La contemplation de cette magie en action nous bluffe par sa facilité ; point d’esbroufe ni de grande explosion, mais la simple et basique transformation d'une matière en invention par les jeux de lumière, par un zeste d'imagination, par un décalage de nos perceptions. Il n'est pas question de se croire soudain un cosmonaute aguerri prêt à plonger dans les ténèbres de l'univers infini. Il s'agit juste de porter un regard différent sur notre quotidien de jours et de nuits, aux fins de réaliser que tout a toujours été présent, maintenant et ici, sans besoin d'aller chercher des réponses à des questions que l'on n'a pas apprises depuis.
Le vol d'un oiseau entre les nuages nous invite à lever le nez un peu plus haut pour observer cette nouvelle proposition à découvrir d'autres paysages, à détailler le quotidien avec un autre visage, sans pour autant partir à l'autre bout du monde en avion, mais simplement en décalant notre manière d'évaluer une situation, en une inédite approche de nos sensations, où la révolution n'est pas la guerre annoncée, mais une différente façon d’exister. Le bref passage de ce volatile nous renvoie à notre immobilisme, coincé entre la maison et la ville, avec pour seule issue quelques jours offerts lorsque l'on n'en peut plus ; et ce vol qui nous est montré sonne comme un rappel qu'il est temps de bouger.

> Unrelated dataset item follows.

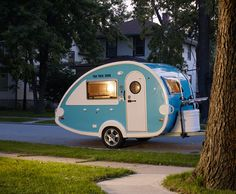 I want to buy this and travel the country...live off the land....da da da! The simple life. Love these!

Et puis vient cet éclat de lumière qui transforme cette surface en soleil éphémère, faisant briller de mille feux ce qui n'était jusque-là qu'un simple amas de matière, soudain transfiguré par ces poussières d'univers. L'illumination est fugace, mais elle nous offre l'occasion de regarder le monde d'une autre place, celle de l'enfant qui s'émerveille de toute la joie qu'il sent et de ce qui se crée d'un coup dans l'espace. Cette contemplation devient un jeu, par une simple grâce, celle d'observer avec d'autres yeux ce qui nous laissait de glace, pour qu'enfin apparaisse ce qui avait toujours été là, mais que l'on n’imaginait pas comme cela, métamorphose qui ne se devinait pas, tant qu'on ne l'autorisait pas.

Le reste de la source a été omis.